Transgene muismodellen zijn al decennia zeer waardevol gebleken voor het bestuderen van menselijke ziekten. Het genereren van een transgene muis was tot voor kort erg tijdrovend en duur, maar is ‘slechts’ een noodzakelijke opstap naar het bestuderen van deze muis zelf, en het doorgronden van de onderliggende mechanismen die tot de waargenomen defecten leiden. De recente ontwikkelingen in het veld tonen aan dat het eigenhandig genereren van een transgene muisstamcel en een muis in vele gevallen overbodig is geworden, omdat de betreffende muisstamcel of muis al voorradig is. Bovendien kunnen mutante muizen eens ze in een muiskliniek zijn ingecheckt relatief snel, uitgebreid en gestandaardiseerd worden doorgelicht. Dit betekent een (r)evolutie in de functionele genomica die kan worden vergeleken met de evoluties in de biotechnologie. Pioniers uit de jaren 1970 herinneren zich hoe men eerst gedurende vele maanden ligasen, restrictie-enzymen en andere enzymen diende te zuiveren voordat men de geplande experimenten kon uitvoeren. Later werden al die enzymen commercieel beschikbaar in zuivere vorm, en vandaag worden ze aangekocht in de vorm van kits, waardoor dezelfde experimenten in een fractie van de tijd en erg reproduceerbaar kunnen worden uitgevoerd. Het lijkt er nu sterk op dat de pioniersfase voor het genereren en analyseren van transgene muismodellen ook voorbij is.

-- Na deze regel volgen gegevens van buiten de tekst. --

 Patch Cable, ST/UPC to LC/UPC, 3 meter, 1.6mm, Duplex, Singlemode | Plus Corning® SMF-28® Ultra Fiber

Wat eveneens vaststaat, is dat de hier beschreven grootschalige multidisciplinaire projecten biomedisch translationeel onderzoek in een stroomversnelling brengen. Niet alleen zullen de ontwikkelde muismodellen veel onthullen over menselijke ziekten, ze zullen ook een opstap vormen naar de ontwikkeling en validatie van nieuwe en betere behandelingen in de mensenkliniek.

A. Abbott, ‘Mouse genetics: the check-up’, in: Nature, 2009, 460, 947-948.

H. Morgan, T. Beck, A. Blake, H. Gates, N. Adams, G. Debouzy, S. Leblanc, C. Lengger, H. Maier, D. Melvin, H. Meziane, D. Richardson, S. Wells, J. White, J. Wood, M.H. Angelis, S.D. Brown, J.M. Hancock, A.M. Mallon, ‘EuroPhenome: a repository for high-throughput mouse phenotyping data’, in: Nucleic Acids Research, 2010, 38 (Database issue): D577-85.

W. Enard et al., ‘A humanized version of Foxp2 affects cortico-basal ganglia circuits in mice’, in: Cell, 2009, 137, 961-971.

An Zwijsen en Danny Huylebroeck zijn als ontwikkelingsbiologen verbonden aan de KU Leuven en het VIB.